Evrimin yakın dönemleri sırasında insanlar koku reseptör genlerinde diğer memelilere kıyasla olağanüstü bir kayıp yaşamıştır. Bu olgu, diğer memelilere kıyasla koku duyumuzun daha zayıf olmasını açıklar. Evirmsel bulgular insan ve birkaç diğer primat türünde renkli görmenin ortaya çıkmasının koku duyusuna olan gereği azaltmış olabileceğini düşündürmektedir.
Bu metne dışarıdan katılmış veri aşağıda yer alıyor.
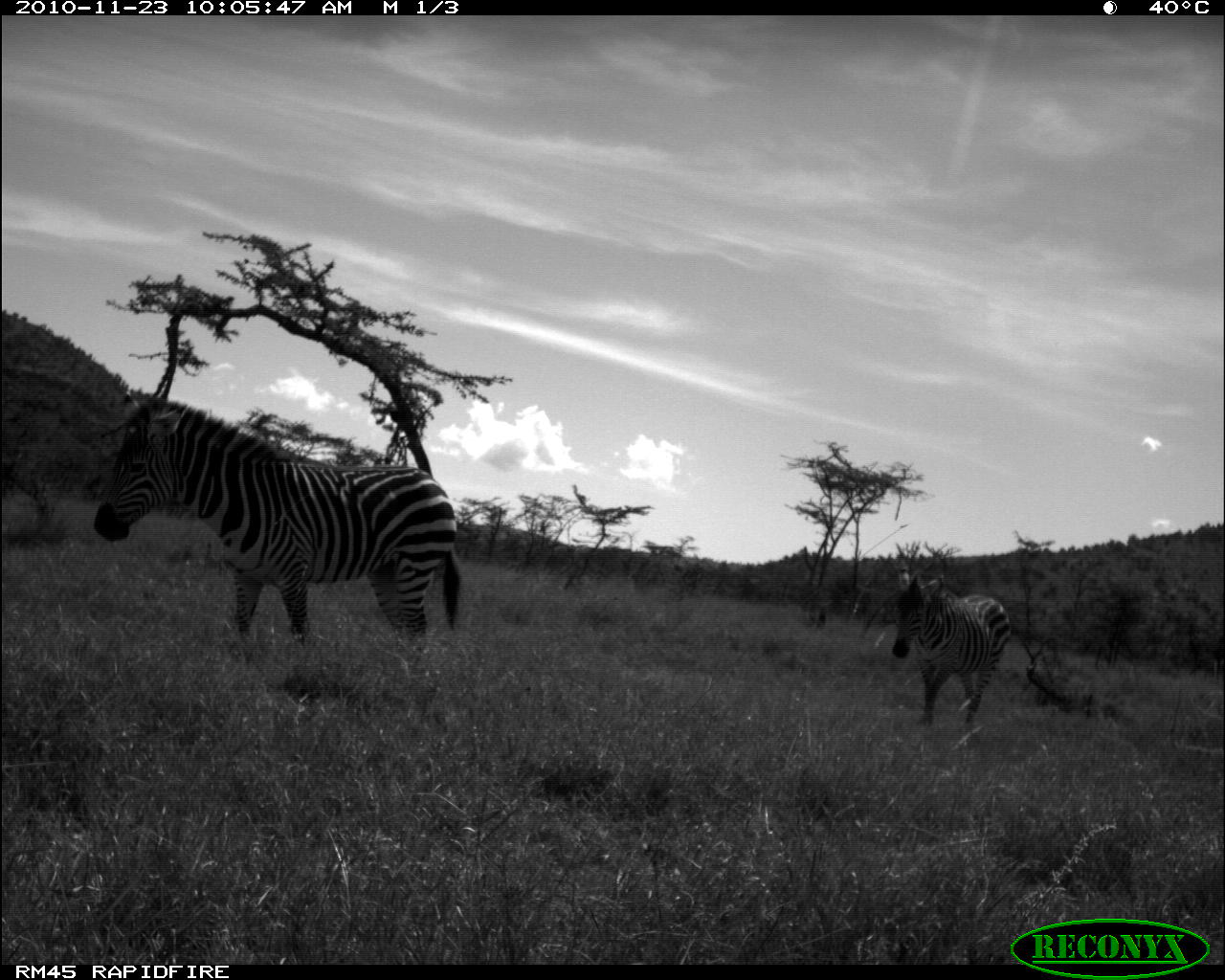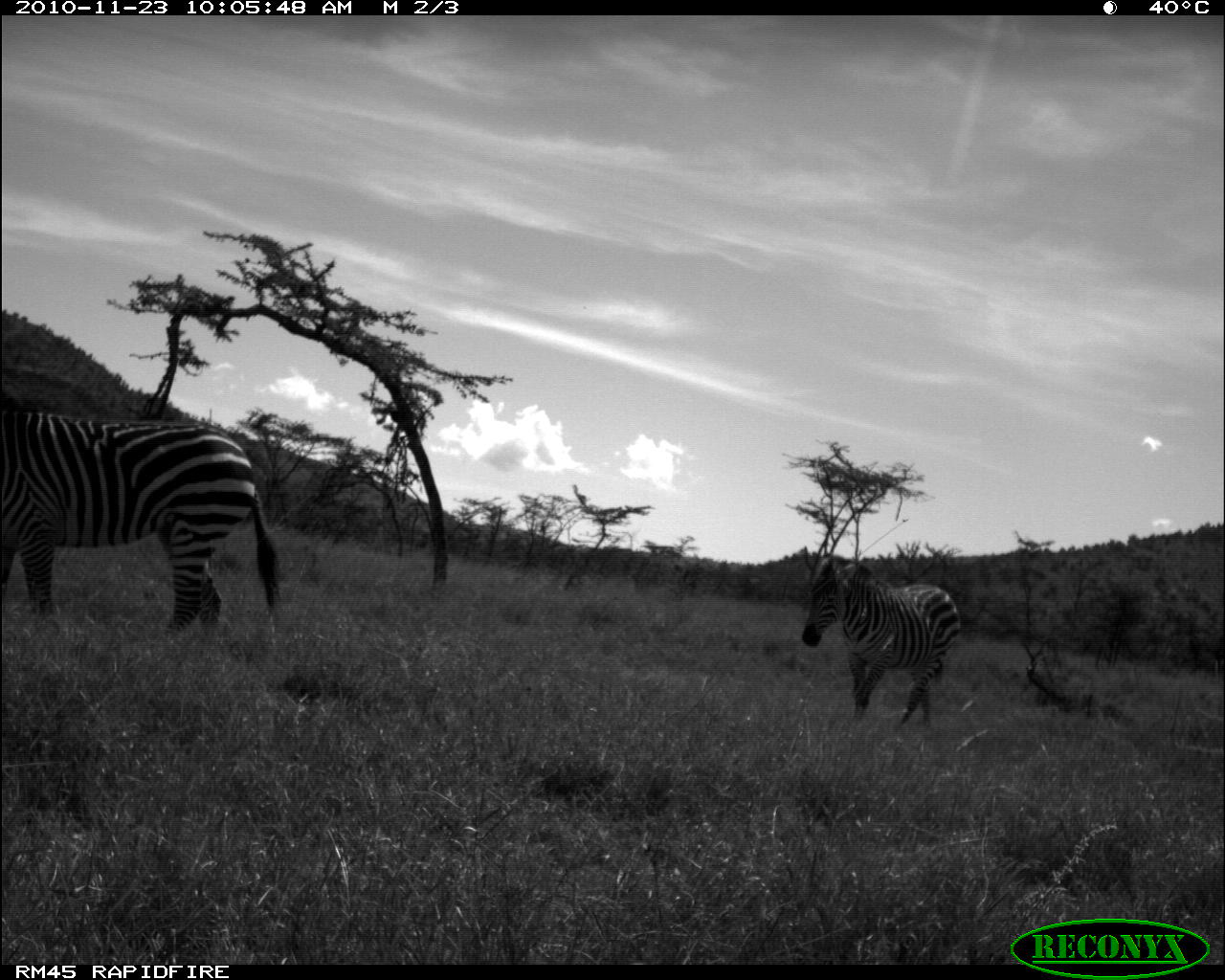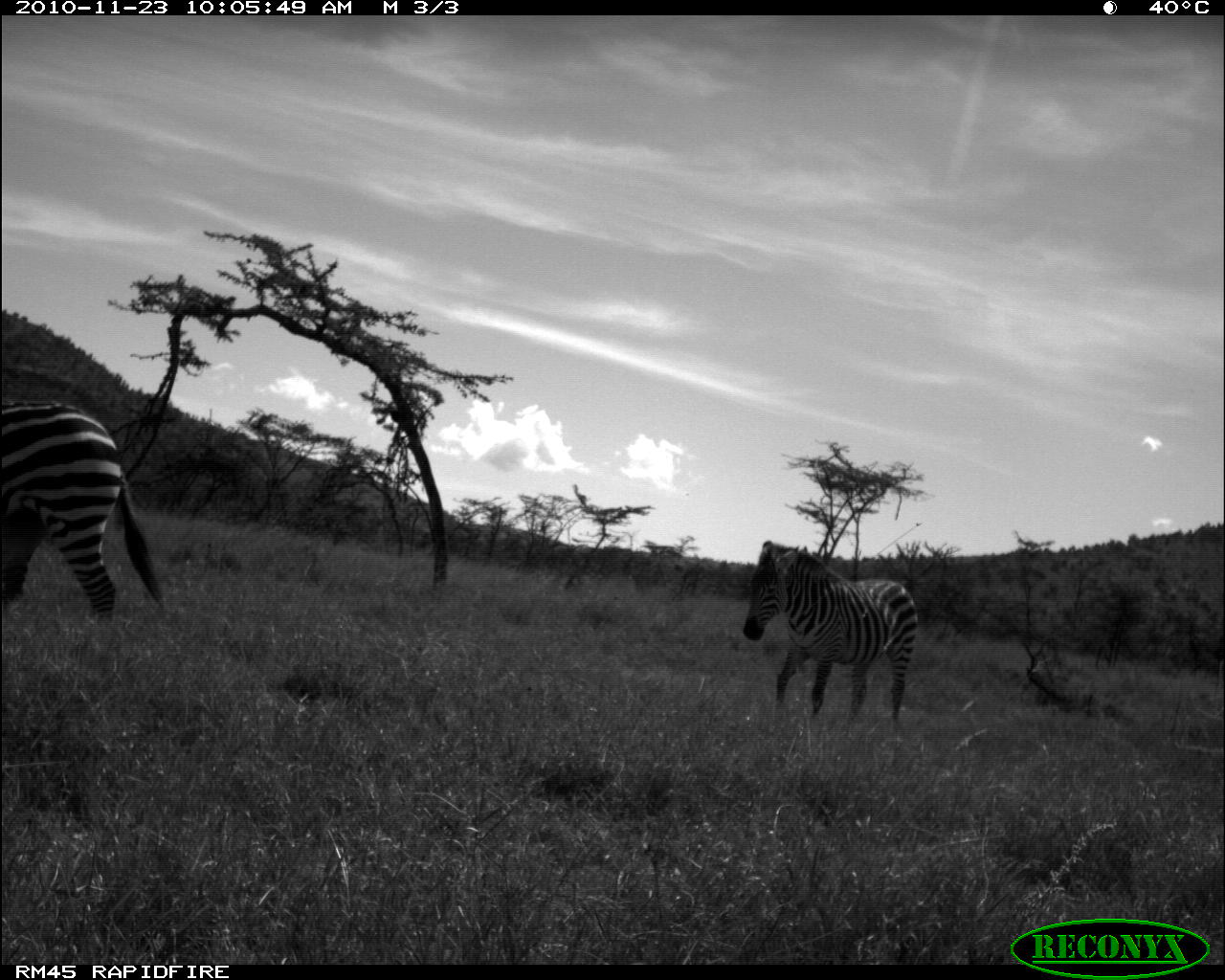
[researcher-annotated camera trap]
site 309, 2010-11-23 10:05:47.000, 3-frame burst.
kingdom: Animalia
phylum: Chordata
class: Mammalia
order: Perissodactyla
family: Equidae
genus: Equus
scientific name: Equus quagga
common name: plains zebra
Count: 2.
Eylül 2016'da bilim adamları, insan DNA'sı genetik çalışmalarına dayanarak, bugün dünyadaki tüm Afrikalı olmayanların 50.000 ila 80.000 yıl önce Afrika'dan ayrılan tek bir popülasyondan ayrılmış olabileceğini bildirdi.

Mitokondri genomu

"İnsan genomu"ndan bahsedilirken genelde ona dahil sayılmayan insan mitokondri genomu genetikçiler için çok ilgi çekicidir çünkü mitokondrial hastalıkta kuşkusuz rol oynamaktadır. Ayrıca, mitokondri genomu insan evrimine de ışık tutar, çünkü her insanın mitokondrileri ona annesinden geçmiştir. Örneğin insan mitokondri genomundaki varyasyonların analizinden, tüm insanların anne tarafından soylarında ortak bir ata olması gerektiği sonucu çıkmıştır. (bkz. Mitokondriyal Havva)
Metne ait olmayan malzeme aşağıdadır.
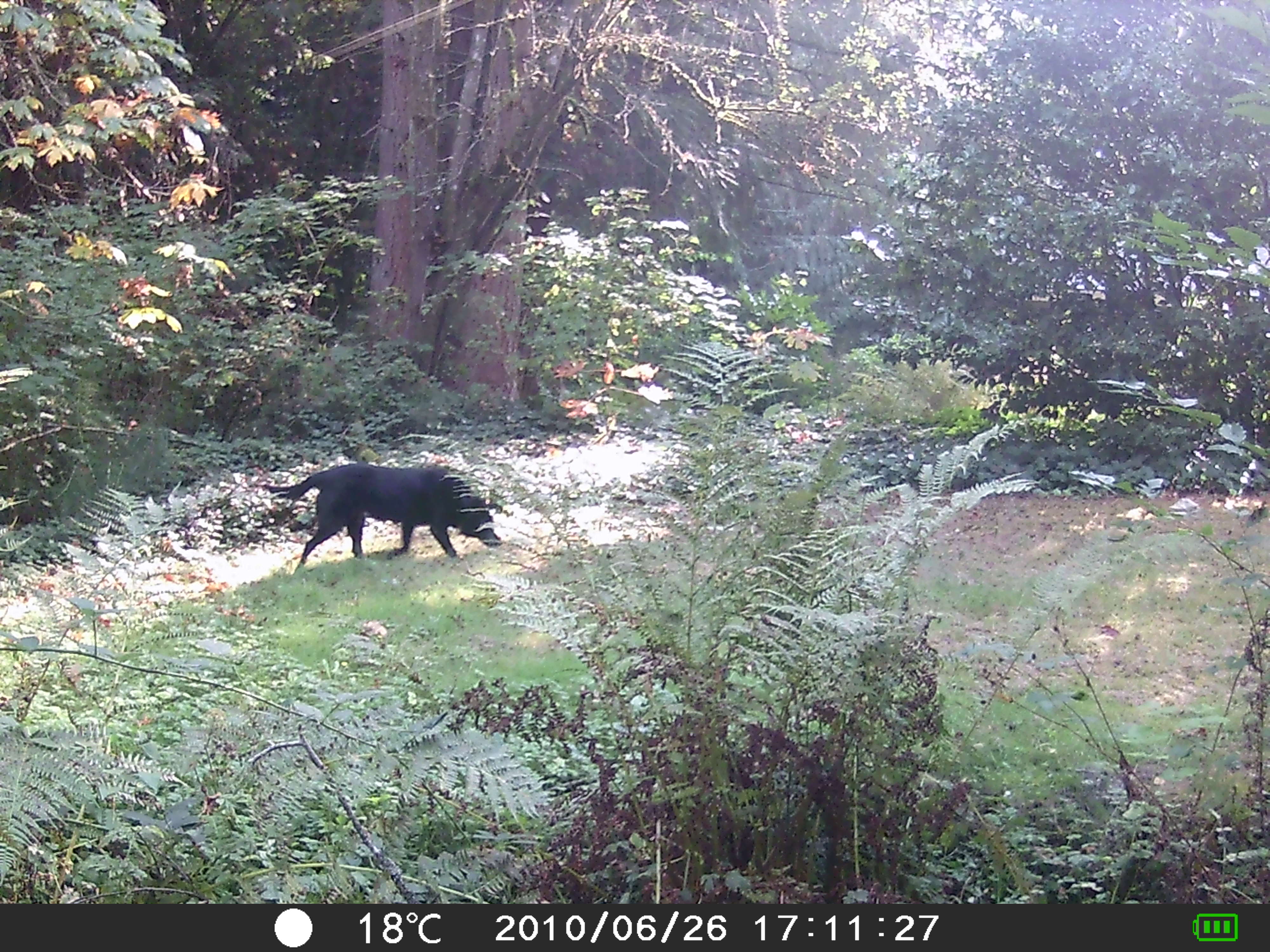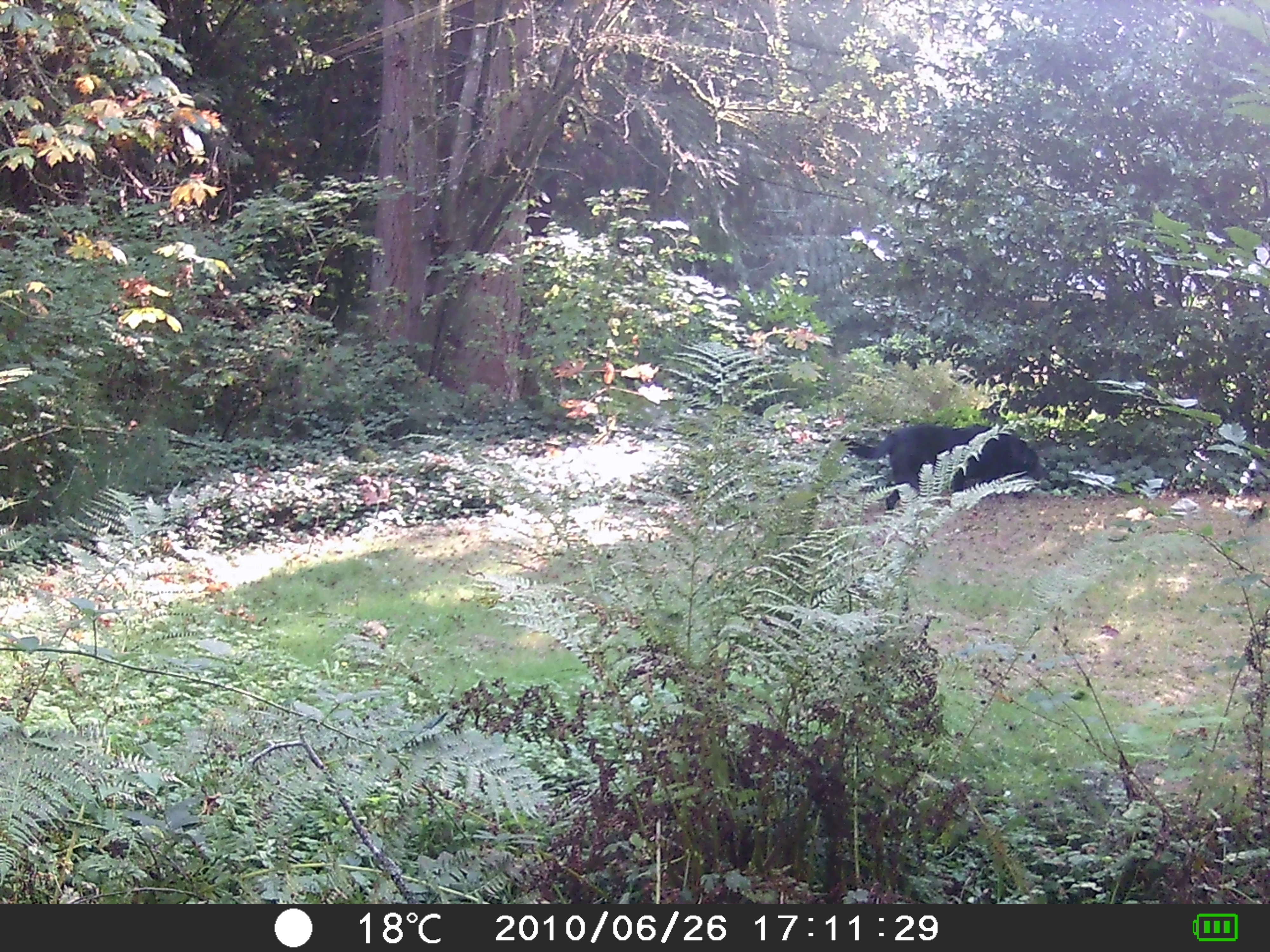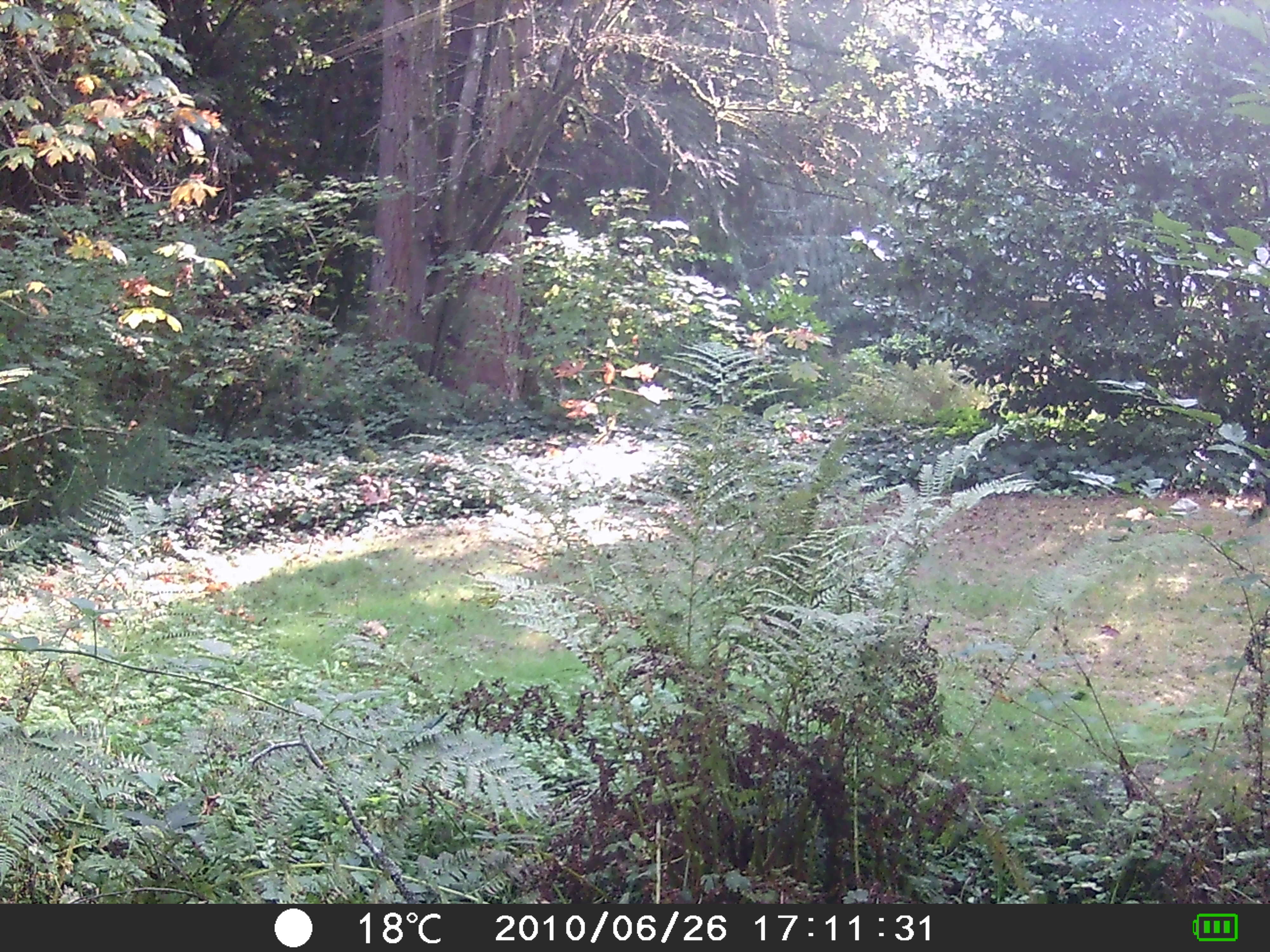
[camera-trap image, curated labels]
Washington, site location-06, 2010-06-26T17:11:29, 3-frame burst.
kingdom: Animalia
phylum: Chordata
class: Mammalia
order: Carnivora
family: Canidae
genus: Canis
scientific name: Canis familiaris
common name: domestic dog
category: dog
Kopyalama hatalarını kontrol etmeye yarayan bir sistem olmamasından dolayı mitokondriyal DNA (mtDNA) çekirdeksel DNA'ya kıyasla daha hızlı varyasyonlar oluşur. Mutasyon oluşma hızının 20 katı daha yüksek olması ana taraflı sülalenin daha ayrıntılı izlenmesini sağlamıştır. Çeşitli topluluklarda mtDNA'nın incelenmesi eski çağlardaki göç yollarının belirlenmesini olanak vermiştir, Amerika yerlilerinin Sibirya'dan geldiklerini veya Polinezyalıların güneydoğu Asya'dan geldiklerinin gösterilmesi gibi. Avrupalılar üzerinde yapılan benzeri analizler sonucu, ana yollu sülaleden kalıtılmış olan gen karışımında Neandertal DNA'sından eser olmadığı da bulunmuştur.

Epigenom

İnsan genomunu belirleyen özellikler arasında, DNA dizisine ek olarak, kromatin paketlenmesi, histon değişimleri ve DNA metilasyonları vardır. Bunlar gen ifadesini düzenlemek, genom ikilenmesi ve başka hücresel süreçlerde önemli rol oynarlar. Bu "epigenetik" özellikler kanser ve diğer anormalliklerle ilişkilidir ve nesiller arasında kalıtılabilirler.